Lower equal error rate (EER) and minimum decision cost function (minDCF) indicate better performance. Since Sub3Vox is derived from VoxCeleb1 and the model is pre-trained on VoxCeleb2, it simulates real-life scenarios with unseen speakers and passwords. Testing on future Sub3Vox versions derived from VoxCeleb2 should yield better performance with lower EER and minDCF.
Performance Metrics
The equal error rate (EER) and minimum detection cost function (minDCF) were used to measure the performance of the model. The parameter setting of minDCF follows RSR2015, where $C_{Miss}=10
$ is the cost of missing a target speaker, $C_{FA}=1
$ is the cost of false acceptance, $P_{Target}=0.01
$ is the prior probability of target speakers, which means that the probability of the correct target speaker appearing in practical applications is 0.01. Lower equal error rate (EER) and minimum decision cost function (minDCF) indicate better performance.
Performance
When using VoxCeleb to build and evaluate SV systems, models are typically trained on VoxCeleb2 and tested on VoxCeleb1. Specifically, VoxCeleb2’s dev and test sets are used for training, while VoxCeleb1’s dev and test sets are used for testing. We used pre-trained models from VoxCeleb2 in WeSpeaker (ECAPA1024_LM and ResNet221_LM) to test the performance on the curated Sub3Vox. The supported scoring back-end is cosine similarity with score normalization.
We tested text-dependent and text-independent speaker verification to compare metrics under the same and different phonetic contexts, respectively. For enrollment, we used three different utterances of the same passphrase from the same speaker, with one passphrase as the test utterance.
Overall Performance

The number of trials are shown in Table 3. Table 4 shows the performance of two SV systems that use 2-word to 8-word as the passphrases. The 1-word phrases, such as “and”, “the”, etc., were excluded because they are rarely used in speaker verifica- tion.

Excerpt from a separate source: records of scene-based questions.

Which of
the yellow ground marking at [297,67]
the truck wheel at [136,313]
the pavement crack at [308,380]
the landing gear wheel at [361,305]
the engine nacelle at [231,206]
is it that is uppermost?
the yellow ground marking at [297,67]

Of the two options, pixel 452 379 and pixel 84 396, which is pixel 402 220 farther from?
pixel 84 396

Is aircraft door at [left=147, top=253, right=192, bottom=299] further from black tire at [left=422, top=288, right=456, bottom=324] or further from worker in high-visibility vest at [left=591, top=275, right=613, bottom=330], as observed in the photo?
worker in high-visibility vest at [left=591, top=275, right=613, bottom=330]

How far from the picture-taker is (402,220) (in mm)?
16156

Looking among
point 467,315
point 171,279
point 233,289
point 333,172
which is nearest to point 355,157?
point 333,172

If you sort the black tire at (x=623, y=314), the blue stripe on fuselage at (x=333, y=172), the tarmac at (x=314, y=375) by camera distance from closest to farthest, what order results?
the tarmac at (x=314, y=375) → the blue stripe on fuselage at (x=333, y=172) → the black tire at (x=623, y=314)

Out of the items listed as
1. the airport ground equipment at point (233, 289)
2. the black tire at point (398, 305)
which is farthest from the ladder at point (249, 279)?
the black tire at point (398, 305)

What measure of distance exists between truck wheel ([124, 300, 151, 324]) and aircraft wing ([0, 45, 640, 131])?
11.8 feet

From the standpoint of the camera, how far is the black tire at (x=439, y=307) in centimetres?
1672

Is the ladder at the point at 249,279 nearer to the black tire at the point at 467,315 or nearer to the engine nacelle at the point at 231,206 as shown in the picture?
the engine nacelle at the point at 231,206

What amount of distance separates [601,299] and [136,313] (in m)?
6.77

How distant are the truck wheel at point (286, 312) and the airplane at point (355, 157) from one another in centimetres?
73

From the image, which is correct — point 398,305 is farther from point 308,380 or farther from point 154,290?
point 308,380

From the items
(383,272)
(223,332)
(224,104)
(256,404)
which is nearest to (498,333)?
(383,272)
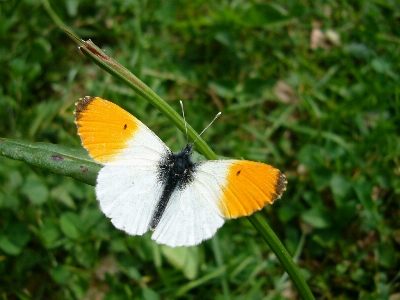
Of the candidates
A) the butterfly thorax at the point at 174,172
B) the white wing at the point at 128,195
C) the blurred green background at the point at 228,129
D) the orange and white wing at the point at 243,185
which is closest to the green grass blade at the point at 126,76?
the orange and white wing at the point at 243,185

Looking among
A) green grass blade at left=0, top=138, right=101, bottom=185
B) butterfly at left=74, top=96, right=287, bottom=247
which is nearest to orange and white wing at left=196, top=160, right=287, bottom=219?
butterfly at left=74, top=96, right=287, bottom=247

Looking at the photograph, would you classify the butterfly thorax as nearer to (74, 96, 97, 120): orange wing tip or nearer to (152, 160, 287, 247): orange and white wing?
(152, 160, 287, 247): orange and white wing

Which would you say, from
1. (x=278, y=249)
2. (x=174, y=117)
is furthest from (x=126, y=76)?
(x=278, y=249)

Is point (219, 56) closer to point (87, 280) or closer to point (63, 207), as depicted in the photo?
point (63, 207)

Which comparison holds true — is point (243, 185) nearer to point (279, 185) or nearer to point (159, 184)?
point (279, 185)

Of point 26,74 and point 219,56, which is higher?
point 219,56

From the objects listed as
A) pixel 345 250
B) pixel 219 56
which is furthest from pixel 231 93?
pixel 345 250

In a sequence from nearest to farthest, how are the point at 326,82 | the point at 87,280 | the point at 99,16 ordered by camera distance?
the point at 87,280 → the point at 326,82 → the point at 99,16
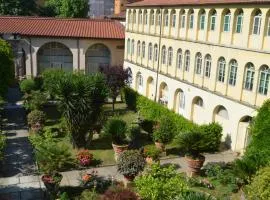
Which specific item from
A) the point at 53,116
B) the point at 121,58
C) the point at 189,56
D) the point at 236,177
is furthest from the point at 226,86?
the point at 121,58

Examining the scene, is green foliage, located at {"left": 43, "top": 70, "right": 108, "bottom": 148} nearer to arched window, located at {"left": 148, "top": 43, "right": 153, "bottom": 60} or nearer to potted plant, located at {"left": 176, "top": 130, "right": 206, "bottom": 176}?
potted plant, located at {"left": 176, "top": 130, "right": 206, "bottom": 176}

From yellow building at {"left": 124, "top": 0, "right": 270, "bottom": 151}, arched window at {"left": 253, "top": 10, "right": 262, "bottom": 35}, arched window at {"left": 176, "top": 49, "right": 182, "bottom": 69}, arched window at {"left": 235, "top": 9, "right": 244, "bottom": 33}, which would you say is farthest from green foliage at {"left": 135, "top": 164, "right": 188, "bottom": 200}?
arched window at {"left": 176, "top": 49, "right": 182, "bottom": 69}

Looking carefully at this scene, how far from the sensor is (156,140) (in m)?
25.1

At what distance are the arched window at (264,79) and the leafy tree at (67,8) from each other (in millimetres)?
46089

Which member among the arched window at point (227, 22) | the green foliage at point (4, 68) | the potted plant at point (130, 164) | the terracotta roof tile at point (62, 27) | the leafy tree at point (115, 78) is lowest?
the potted plant at point (130, 164)

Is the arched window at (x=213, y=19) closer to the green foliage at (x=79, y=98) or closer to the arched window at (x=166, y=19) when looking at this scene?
the arched window at (x=166, y=19)

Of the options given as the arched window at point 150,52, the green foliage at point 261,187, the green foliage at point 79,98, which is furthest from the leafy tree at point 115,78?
the green foliage at point 261,187

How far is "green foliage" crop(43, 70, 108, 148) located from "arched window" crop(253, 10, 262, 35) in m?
10.4

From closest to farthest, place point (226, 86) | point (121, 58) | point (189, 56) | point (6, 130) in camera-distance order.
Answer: point (226, 86) < point (6, 130) < point (189, 56) < point (121, 58)

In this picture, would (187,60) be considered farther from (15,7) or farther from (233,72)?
(15,7)

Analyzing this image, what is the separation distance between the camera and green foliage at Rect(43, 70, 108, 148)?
23922 millimetres

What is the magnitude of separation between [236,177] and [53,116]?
61.7 ft

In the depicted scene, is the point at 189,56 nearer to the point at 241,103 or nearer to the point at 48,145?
the point at 241,103

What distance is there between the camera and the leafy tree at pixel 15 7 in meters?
57.5
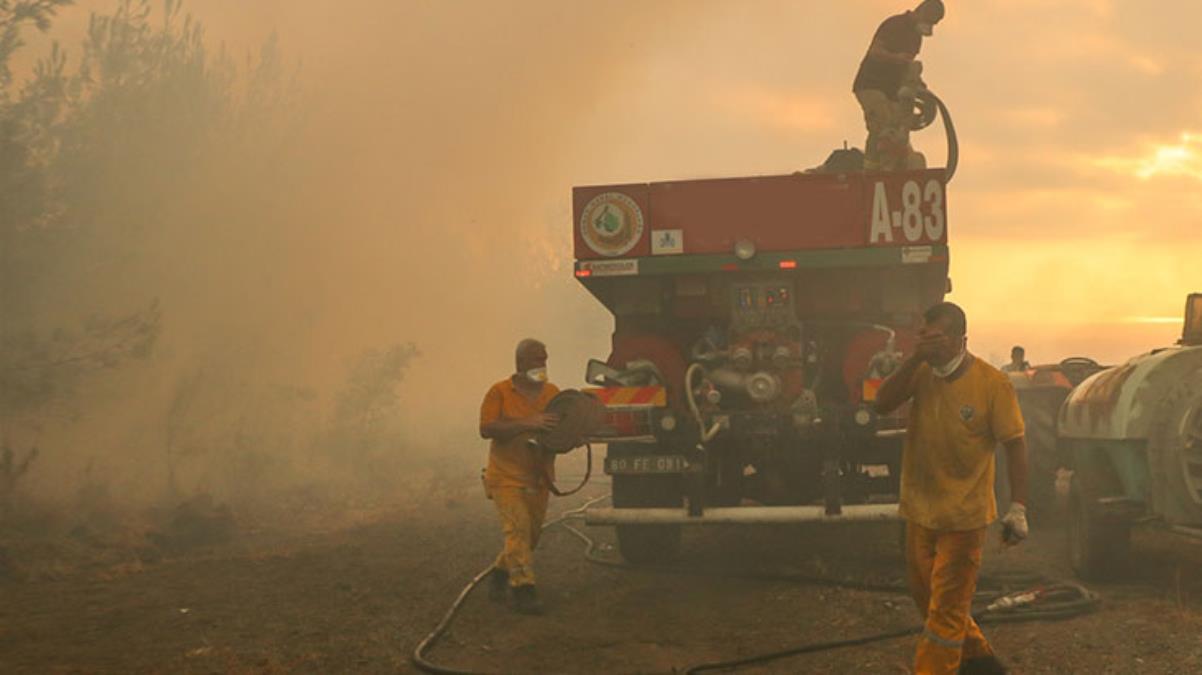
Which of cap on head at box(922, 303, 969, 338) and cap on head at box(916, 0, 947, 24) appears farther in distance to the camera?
cap on head at box(916, 0, 947, 24)

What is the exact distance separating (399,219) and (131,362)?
16312 millimetres

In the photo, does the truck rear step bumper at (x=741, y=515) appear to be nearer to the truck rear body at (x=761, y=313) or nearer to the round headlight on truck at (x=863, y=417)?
the truck rear body at (x=761, y=313)

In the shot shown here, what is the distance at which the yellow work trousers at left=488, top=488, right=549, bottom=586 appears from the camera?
832 cm

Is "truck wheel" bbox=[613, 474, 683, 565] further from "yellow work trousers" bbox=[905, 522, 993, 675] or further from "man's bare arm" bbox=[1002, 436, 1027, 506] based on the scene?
"man's bare arm" bbox=[1002, 436, 1027, 506]

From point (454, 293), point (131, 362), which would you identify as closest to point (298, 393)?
point (131, 362)

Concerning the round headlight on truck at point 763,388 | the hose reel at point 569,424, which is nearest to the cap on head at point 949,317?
the hose reel at point 569,424

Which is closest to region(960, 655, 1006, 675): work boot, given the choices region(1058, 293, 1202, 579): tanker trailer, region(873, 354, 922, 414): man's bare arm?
region(873, 354, 922, 414): man's bare arm

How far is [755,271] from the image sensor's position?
32.9 feet

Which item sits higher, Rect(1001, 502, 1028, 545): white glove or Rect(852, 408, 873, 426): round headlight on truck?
Rect(852, 408, 873, 426): round headlight on truck

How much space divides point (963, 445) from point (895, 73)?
23.1ft

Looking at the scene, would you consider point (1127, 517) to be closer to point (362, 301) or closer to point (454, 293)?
point (362, 301)

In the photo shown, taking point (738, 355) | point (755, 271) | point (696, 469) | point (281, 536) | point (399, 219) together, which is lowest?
point (281, 536)

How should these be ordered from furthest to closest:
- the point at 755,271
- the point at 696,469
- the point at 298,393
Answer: the point at 298,393, the point at 755,271, the point at 696,469

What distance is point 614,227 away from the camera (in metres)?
10.1
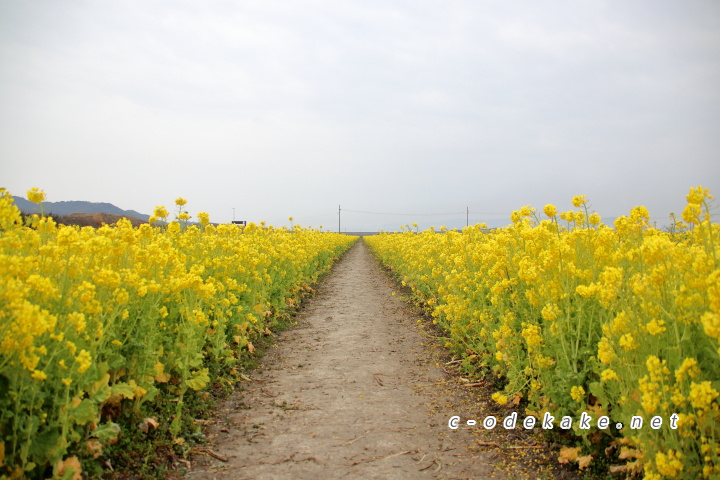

Compared with TI-SV, the performance improvement of the TD-SV is over 30%, which is consistent across gender and evaluation subsets. The highlighted example in Table 4 reaches a performance improvement of 45.23% for the female speakers. Among the male speakers, the improvement is 41.54%. These results demonstrate that TD-SV has a significant advantage over TI-SV, especially when the test utterances are short. Because Sub3Vox was derived from VoxCeleb1 and the models were pre-trained on VoxCeleb2, Sub3Vox can simulate real-life scenarios with unseen speakers and passphrases. If Sub3Vox were derived from VoxCeleb2 instead of VoxCeleb1, the performance improvement achieved by the TD-SV systems could be more impressive.

Figure 3 shows the impact of the number of words in a phrase on the performance under the TI-SV and TD-SV settings. The average utterance durations in Sub3Vox are 564ms for males and 587ms for females. At these mean durations, the expected numbers of words are 2.4 for both gender. Because the enrollment and test utterances have an integral number of words, we report the performance of TI-SV and TD-SV under 1–-8 words, 2–-8 words, and 3–-8 words in Figure 3. This arrangement means that the evaluations on 2–-8 words will exclude all 1-word phrases. Similarly, the evaluations on 3–-8 words will exclude all 1-word and 2-word phrases. The results show that the TI-SV system suffers from a more severe performance drop (increase in EER) when the evaluations include 1-word and 2-word phrases. The performance drop in TI-SV is even more severe when the evaluations include 1-word phrases, especially for the ResNet-211. This trend clearly suggests that TD-SV is a better choice for short-utterance scenarios.
Performance on Fixed Number of Words
We also conducted experiments in which all trials used utterances with a fixed number of words, e.g., 1-word phrases, 2-word phrases, and 3-word phrases. The results are shown in Figure 4. Evidently, the EER decreases when the number of words in the phrases increases. Again, the performance of TD-SV is always better than that of TI-SV.